And though I trembled, my eyes answered “No.”
For some reason which I cannot at all explain, I suddenly took off my overcoat, and, drawing aside the screen which ran across the corner of the room at my right hand, forming a primitive sort of wardrobe, I hung it on one of the hooks. I had to feel with my fingers for the hook, because I kept my gaze on the figure.
“I will go into the bedroom,” I said.
And I half-turned to pass through the doorway. Then I stopped. If I did so, the eyes of the ghost would be upon my back, and I felt that I could only withstand that glance by meeting it. To have it on my back!... Doubtless I was going mad. However, I went backwards through the doorway, and then rapidly stepped out of sight of the apparition, and sat down upon the bed.
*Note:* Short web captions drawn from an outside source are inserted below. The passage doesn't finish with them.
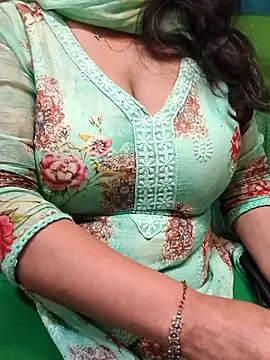 Snapshot of Anamika_Kapoor chatting on October 2025 01:40:01 AM Anamika Kapoor online show from October 2025 01:40:01 AM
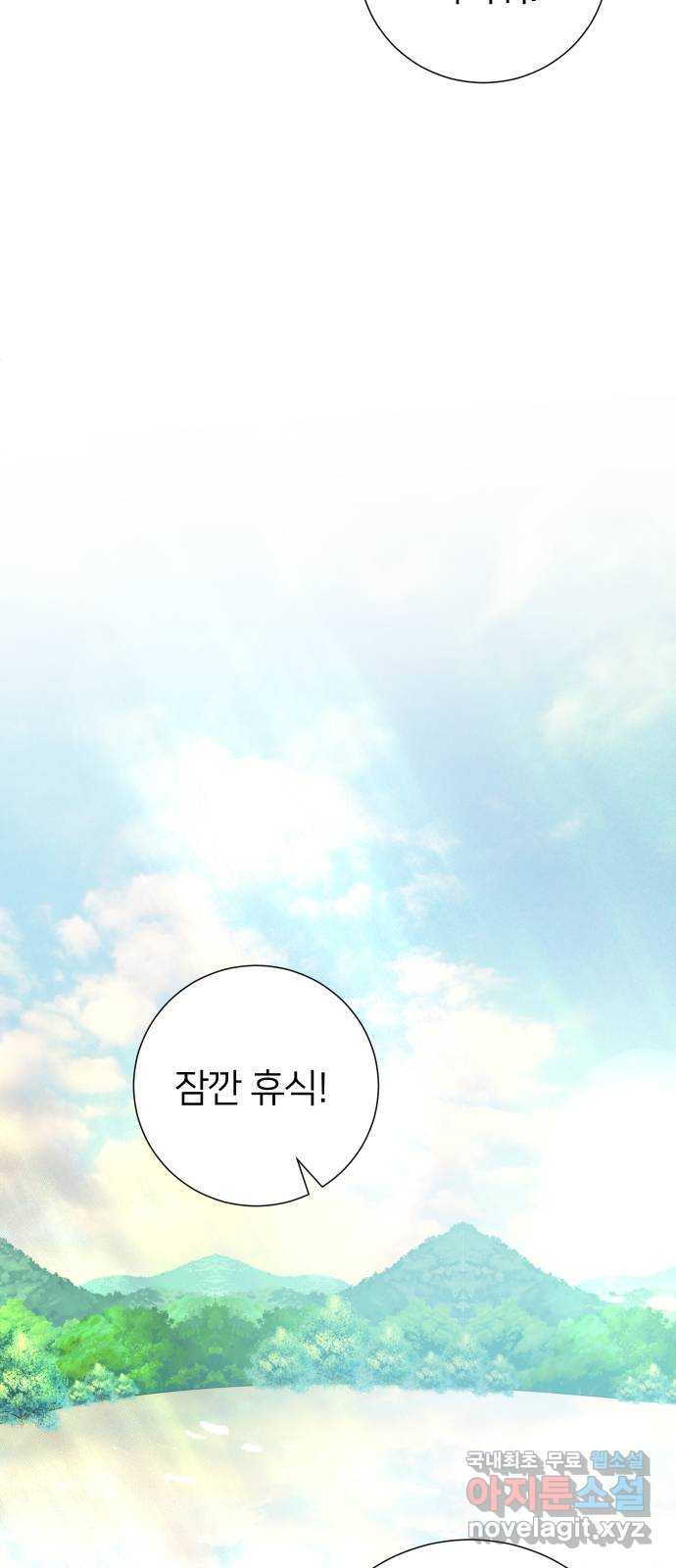 1663270715431jjsiqf6c2tr.jpeg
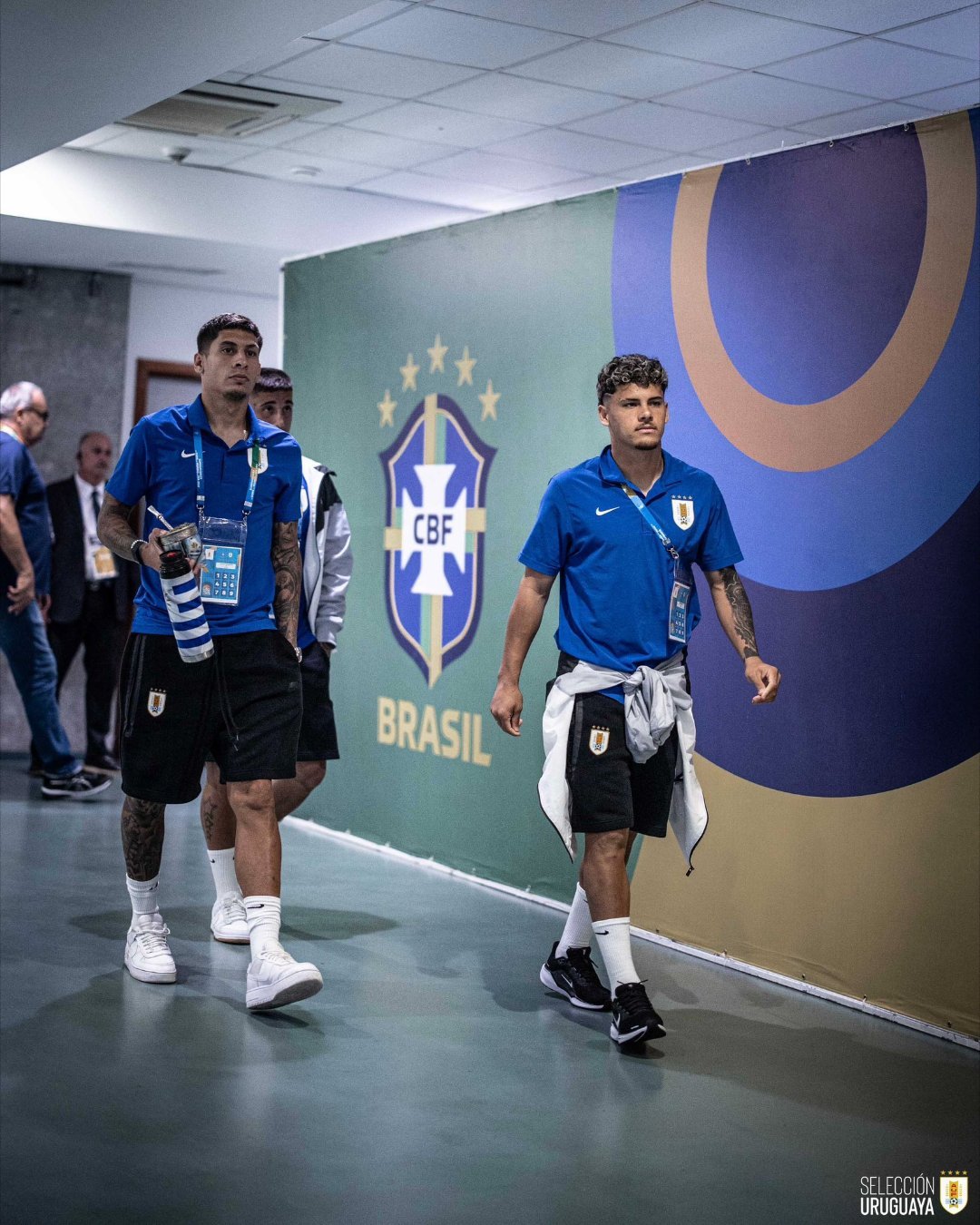 巴乙:奥佩拉里奥VS费罗维亚里亚的简单介绍 第1张 巴乙:奥佩拉里奥VS费罗维亚里亚的简单介绍 第1张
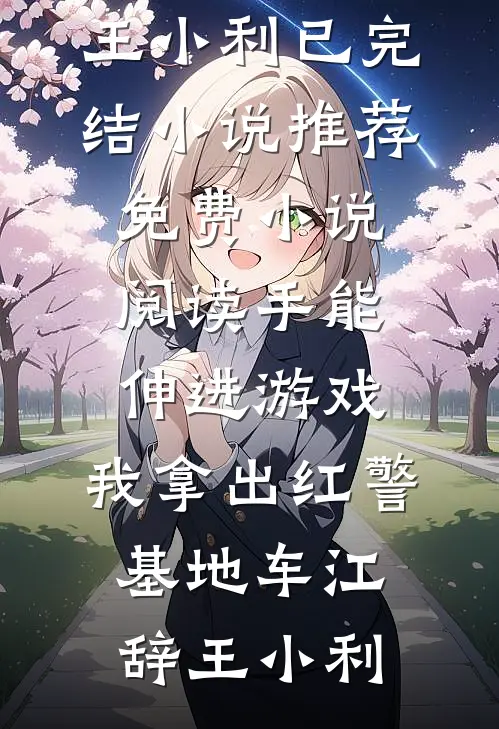 渣夫总回家？你就不能找找新欢高口碑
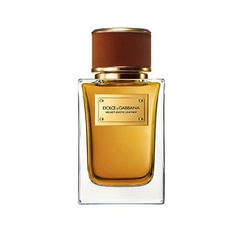 Парфюмерная вода DOLCE&GABBANA Velvet Collection Exotic Leather 100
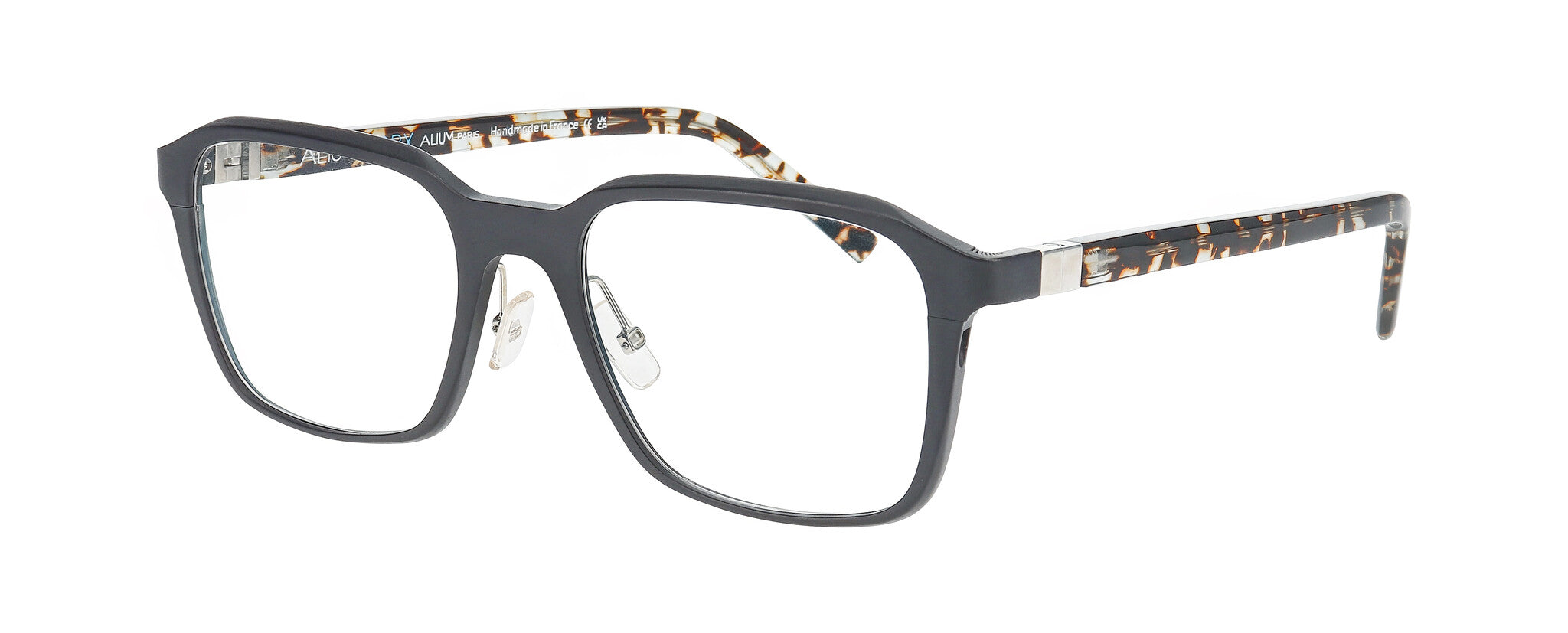 Face a Face ALIUM TORX 3 Eyeglasses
Useless! I must return. The mere idea of the empty sitting-room—empty with the ghost in it—filled me with a new and stranger fear. Horrible happenings might occur in that room, and I must be there to see them! Moreover, the ghost’s gaze must not fall on nothing; that would be too appalling (without doubt I was mad); its gaze must meet something, otherwise it would travel out into space further and further till it had left all the stars and waggled aimless in the ether: the notion of such a calamity was unbearable. Besides, I was hungry for that gaze; my eyes desired those eyes; if that glance did not press against them, they would burst from my head and roll on the floor, and I should be compelled to go down on my hands and knees and grope in search for them. No, no, I must return to the sitting-room. And I returned.
The gaze met me in the doorway. And now there was something novel in it—an added terror, a more intolerable menace, a silent imprecation so frightful that no human being could suffer it. I sank to the ground, and as I did so I shrieked, but it was an unheard shriek, sounding only within the brain. And in reply to that unheard shriek I heard the unheard voice of the ghost crying, “Yield!”
I would not yield. Crushed, maddened, tortured by a worse than any physical torture, I would not yield. But I wanted to die. I felt that death would be sweet and utterly desirable. And so thinking, I faded into a kind of coma, or rather a state which was just short of coma. I had not lost consciousness, but I was conscious of nothing but the gaze.
“Good-by, Rosa,” I whispered. “I’m beaten, but my love has not been conquered.”
The next thing I remembered was the paleness of the dawn at the window. The apparition had vanished for that night, and I was alive. But I knew that I had touched the skirts of death; I knew that after another such night I should die.
The morning chocolate arrived, and by force of habit I consumed it. I felt no interest in any earthly thing; my sole sensation was a dread of the coming night, which all too soon would be upon me. For several hours I sat, pale and nerveless, in my room, despising myself for a weakness and a fear which I could not possibly avoid. I was no longer my own master; I was the slave, the shrinking chattel of a ghost, and the thought of my condition was a degradation unspeakable.